One Thursday, Terry Meier, a healthy 34-year-old mother of three, came down with a high fever. And on Sunday, her heart stopped.
A fluke case of spinal meningitis destroyed the powerful muscles in her heart almost overnight. For 65 days, a machine kept the blood flowing throughout her body, until a heart transplant saved her rapidly failing organs — and her life.
Four years later, the Millbrae resident shuttles her kids around like any other mom. The difference is that between carpools, she speaks regularly to groups about the fact that the heart beating inside her wired-together ribs is not the organ she was born with.
She will be telling her story Friday, Nov. 8, at Burlingame’s Peninsula Temple Sholom as part of “National Donor Sabbath,” a program sponsored by the California Transplant Donor Network. That week, religious leaders of all faiths will be encouraging their congregations to think about organ and tissue donation.
“We want to raise people’s consciousness and awareness, to encourage people to say, `Yes, this is a Jewish mitzvah; I want to make sure my organs are donated,'” says Rabbi Andrew Straus.
Meier, one of five Peninsula Temple Sholom congregants to receive a transplant in the last few years, can’t donate organs herself because of the medications she takes to keep her heart from rejecting. She does plan, however, to donate her body to science for research on transplantation. Her tendons, corneas, skin and even bones — which are often used to help treat cancer patients — will also be available for use.

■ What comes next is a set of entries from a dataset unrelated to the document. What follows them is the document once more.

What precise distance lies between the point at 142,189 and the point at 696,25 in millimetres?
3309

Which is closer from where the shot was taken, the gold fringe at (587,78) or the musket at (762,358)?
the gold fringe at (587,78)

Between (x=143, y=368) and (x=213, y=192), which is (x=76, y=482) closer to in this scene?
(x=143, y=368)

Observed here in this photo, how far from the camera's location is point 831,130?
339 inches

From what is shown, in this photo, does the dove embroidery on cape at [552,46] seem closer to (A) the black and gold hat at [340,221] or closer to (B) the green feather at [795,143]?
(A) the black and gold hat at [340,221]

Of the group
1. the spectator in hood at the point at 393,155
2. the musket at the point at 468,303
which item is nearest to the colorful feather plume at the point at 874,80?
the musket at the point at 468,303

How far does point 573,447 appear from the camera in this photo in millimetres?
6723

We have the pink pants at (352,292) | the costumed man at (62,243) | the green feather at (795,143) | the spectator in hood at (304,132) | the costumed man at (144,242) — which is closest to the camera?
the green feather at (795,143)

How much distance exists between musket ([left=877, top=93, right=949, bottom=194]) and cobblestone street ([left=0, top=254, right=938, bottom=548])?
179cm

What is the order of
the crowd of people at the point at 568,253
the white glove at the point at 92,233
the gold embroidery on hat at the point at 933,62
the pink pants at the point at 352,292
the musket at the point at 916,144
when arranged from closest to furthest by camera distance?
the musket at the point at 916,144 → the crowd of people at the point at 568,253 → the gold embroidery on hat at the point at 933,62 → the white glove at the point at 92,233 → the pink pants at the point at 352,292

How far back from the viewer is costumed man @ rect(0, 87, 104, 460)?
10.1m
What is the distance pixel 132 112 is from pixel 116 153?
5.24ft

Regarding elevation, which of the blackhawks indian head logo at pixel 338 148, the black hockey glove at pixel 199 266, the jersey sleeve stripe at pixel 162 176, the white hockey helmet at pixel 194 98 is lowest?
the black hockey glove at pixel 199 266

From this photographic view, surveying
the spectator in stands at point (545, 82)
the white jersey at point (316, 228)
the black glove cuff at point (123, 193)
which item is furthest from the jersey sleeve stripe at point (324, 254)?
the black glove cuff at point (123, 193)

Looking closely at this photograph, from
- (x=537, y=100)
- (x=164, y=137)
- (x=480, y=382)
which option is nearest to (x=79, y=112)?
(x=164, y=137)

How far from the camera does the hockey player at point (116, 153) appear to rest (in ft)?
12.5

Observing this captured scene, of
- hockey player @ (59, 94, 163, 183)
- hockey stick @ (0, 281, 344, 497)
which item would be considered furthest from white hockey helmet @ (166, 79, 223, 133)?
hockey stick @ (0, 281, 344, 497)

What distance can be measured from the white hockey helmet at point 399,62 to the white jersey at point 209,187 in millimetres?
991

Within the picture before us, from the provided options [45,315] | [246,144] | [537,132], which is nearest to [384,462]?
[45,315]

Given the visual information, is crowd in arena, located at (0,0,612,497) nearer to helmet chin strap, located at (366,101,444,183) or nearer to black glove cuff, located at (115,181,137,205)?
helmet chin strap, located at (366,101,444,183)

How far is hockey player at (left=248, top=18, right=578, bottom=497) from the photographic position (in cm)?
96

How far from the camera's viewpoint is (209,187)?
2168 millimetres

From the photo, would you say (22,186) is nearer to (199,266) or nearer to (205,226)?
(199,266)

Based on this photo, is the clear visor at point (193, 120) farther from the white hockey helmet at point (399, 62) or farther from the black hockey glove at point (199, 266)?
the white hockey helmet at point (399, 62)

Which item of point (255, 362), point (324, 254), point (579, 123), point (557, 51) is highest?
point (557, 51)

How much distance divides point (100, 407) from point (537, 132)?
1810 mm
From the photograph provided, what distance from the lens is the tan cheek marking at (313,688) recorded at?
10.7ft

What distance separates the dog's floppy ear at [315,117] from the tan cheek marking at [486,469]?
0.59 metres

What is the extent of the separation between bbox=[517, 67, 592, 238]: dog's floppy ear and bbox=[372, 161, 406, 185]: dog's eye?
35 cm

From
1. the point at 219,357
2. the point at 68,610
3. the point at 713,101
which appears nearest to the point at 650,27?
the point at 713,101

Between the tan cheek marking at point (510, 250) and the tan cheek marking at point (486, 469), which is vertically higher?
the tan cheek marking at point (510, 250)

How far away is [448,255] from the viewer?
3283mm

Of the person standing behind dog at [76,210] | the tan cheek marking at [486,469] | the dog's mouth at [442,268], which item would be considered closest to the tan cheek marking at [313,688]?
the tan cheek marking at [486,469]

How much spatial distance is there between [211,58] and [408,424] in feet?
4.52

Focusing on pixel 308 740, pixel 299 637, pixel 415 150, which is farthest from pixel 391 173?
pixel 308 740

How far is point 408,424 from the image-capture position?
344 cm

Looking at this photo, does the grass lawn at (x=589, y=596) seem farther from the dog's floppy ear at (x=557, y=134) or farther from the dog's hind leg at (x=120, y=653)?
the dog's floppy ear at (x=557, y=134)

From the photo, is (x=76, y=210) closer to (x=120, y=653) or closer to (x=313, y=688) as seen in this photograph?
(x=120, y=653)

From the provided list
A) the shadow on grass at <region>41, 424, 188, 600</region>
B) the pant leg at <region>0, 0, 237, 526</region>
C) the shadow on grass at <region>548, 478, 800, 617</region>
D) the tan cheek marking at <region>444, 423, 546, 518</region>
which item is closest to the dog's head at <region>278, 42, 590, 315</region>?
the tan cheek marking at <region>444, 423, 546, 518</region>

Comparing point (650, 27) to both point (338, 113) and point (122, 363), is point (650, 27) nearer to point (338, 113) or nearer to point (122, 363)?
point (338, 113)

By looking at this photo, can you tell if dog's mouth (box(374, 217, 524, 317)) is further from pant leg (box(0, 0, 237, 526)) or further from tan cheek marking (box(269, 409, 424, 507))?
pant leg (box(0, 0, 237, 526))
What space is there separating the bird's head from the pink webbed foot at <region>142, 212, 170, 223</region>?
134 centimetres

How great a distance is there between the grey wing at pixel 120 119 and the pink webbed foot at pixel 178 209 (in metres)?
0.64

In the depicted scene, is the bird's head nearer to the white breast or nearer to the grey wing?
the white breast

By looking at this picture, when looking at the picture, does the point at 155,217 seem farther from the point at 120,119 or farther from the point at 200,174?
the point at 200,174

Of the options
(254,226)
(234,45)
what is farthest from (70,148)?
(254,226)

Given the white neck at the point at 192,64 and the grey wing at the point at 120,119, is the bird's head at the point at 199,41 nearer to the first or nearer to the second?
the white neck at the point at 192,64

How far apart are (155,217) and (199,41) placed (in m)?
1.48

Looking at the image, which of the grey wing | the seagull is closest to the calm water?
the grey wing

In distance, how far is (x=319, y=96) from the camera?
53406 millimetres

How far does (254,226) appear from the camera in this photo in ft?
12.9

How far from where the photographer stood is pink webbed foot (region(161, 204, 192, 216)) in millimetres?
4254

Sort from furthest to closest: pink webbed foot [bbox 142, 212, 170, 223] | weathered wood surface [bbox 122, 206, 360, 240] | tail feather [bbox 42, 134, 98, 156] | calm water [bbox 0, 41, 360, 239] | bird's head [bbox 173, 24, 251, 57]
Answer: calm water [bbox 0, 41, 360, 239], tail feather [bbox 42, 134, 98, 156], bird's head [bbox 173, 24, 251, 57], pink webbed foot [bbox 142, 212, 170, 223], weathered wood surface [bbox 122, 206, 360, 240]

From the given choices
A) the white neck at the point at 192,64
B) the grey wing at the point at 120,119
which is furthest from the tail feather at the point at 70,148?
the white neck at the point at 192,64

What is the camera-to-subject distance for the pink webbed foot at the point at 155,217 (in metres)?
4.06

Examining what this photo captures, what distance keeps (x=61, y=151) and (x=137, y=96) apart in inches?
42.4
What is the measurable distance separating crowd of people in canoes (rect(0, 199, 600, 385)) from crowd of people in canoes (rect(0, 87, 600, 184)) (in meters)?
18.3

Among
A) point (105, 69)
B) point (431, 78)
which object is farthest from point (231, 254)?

“Anything they want,” jokes Meier, “they got it. I’m dead, I don’t care.”
Meier’s relationship to her body was forever altered on the day she went into cardiac arrest. For an instant, she hovered between life and death, and like many others who have had near-death experiences, she recalls floating above her body, seeing herself from above.
“When my soul left my body, I realized they were separate. My body is just organs in a functioning house. My soul goes on,” she says.
Just a month before the ecumenical National Donor Sabbath, the Union of American Hebrew Congregations published and distributed a pamphlet encouraging organ donation.
“Jewish tradition teaches that we are partners with God in continuing and sustaining the daily miracles of creation. Organ and tissue donation are an extension of this partnership,” reads the pamphlet.
Most branches of Judaism concur, says Straus. The concept of saving a life, p’kuach nefesh, supercedes the sanctity of the body, the Jewish mandate that corpses be buried intact.
“You should do whatever you can actively do to save a life,” Straus adds.
At the Shabbat service, congregants will be encouraged not only to affix the pink donor sticker to their driver’s licenses, but also, more importantly, to discuss organ donation with their families, who will ultimately be asked to make that decision.
Across the country, almost 50,000 people are currently waiting for organ transplants. In 1995, 3,098 transplant candidates — one person every three hours — died awaiting transplantation, according to the California Transplant Donor Network.
Meier’s new heart, from a 39-year-old Fresno woman whose name she doesn’t know, has given her the chance to see her children grow up. She is also going back to school to study speech and biology so that she can more effectively answer questions from the public about organ donation.
“I tell them, `Learn the facts, and tell your family if you want to be a donor,'” Meier says.
The facts often come out in answers to frequently asked questions: Yes, she has a large scar from her sternum to her waist. No, the quality of hospital care is not lessened if the patient is a known donor. No, the body is not mutilated; open-casket funerals are still possible. Yes, she can still run and do aerobics, as long as she has adequate time to warm up her new organ.
How does it feel to have another woman’s heart?
“It’s really weird, but this heart feels like it’s my own,” says Meier. “Maybe that’s why I’m doing so well.”